▸ Selected excerpt
[Start of Attachment]
In my short life, I haven’t experienced anything as significant and scary as the pandemic.
The idea is terrifying that there is a virus that could strike at any time and that the factors that could lead to either my protection from it or my infection are largely beyond my control (beyond vaccination, which I leapt at).
For other Australians – those from older generations or less stable home countries – I imagine it’s not a new feeling. War must be the single most frightening experience that renders people helpless in the face of violence and displacement.
But in a first-world country like Australia, especially living in the bubble of affluence that is Canberra, I’ve been sheltered from most bad things, with little of substance to complain about (I’m sure some readers will wholeheartedly agree on that last point).
As we try to find a way out of this current lockdown, many in Canberra are facing situations more dire than just the virus alone. The housing crisis for supported and affordable accommodation is dire in our city, with an estimated shortfall of 3,000 social housing properties.
When we talk about the housing crisis, it’s often with a sense of helplessness that echoes some of the rhetoric around COVID: there’s only so much decision-makers can do, rental affordability is in the hands of the market, it’s just a bad time for property prices if you’re buying or renting, and a great time to be on the other side of the coin.
But at the crux of the matter – it isn’t out of our hands, is it?
There are meaningful and tangible ways that we could address housing affordability to make the market more accessible for many and to provide safe accommodation for those who are the most vulnerable. Experts have been calling for a national housing strategy, for a drastic increase in social housing stock, for rent relief measures and meaningful parameters set on investment properties to address inequality for years.
There are even more innovative approaches that have been modelled by countries like Singapore where housing isn’t framed as a financial opportunity, but a necessary social asset for people’s wellbeing and citizens can access government-subsidised housing on long-term leases. Importantly, there’s not the stigma associated with government housing as there is in Australia.
[End of Attachment]
▸ Entries supplied
[Start of Attachment]
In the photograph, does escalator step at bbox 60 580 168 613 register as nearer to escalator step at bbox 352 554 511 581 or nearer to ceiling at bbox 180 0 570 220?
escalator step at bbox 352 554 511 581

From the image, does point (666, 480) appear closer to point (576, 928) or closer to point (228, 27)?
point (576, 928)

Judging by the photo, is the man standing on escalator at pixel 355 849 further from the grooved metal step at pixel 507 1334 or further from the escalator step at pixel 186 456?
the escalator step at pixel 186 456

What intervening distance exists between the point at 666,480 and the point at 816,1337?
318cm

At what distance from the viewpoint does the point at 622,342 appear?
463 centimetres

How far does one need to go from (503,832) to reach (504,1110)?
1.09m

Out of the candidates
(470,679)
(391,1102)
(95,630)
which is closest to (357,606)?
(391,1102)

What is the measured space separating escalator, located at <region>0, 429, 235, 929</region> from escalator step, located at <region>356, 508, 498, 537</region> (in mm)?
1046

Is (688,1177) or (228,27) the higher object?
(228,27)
[End of Attachment]
▸ Assigned task
According to the text on the pandemic and Canberra's housing, what is the estimated shortfall of social housing properties in Canberra? The data has no role in this exercise.

▸ Your response
An estimated 3,000 social housing properties.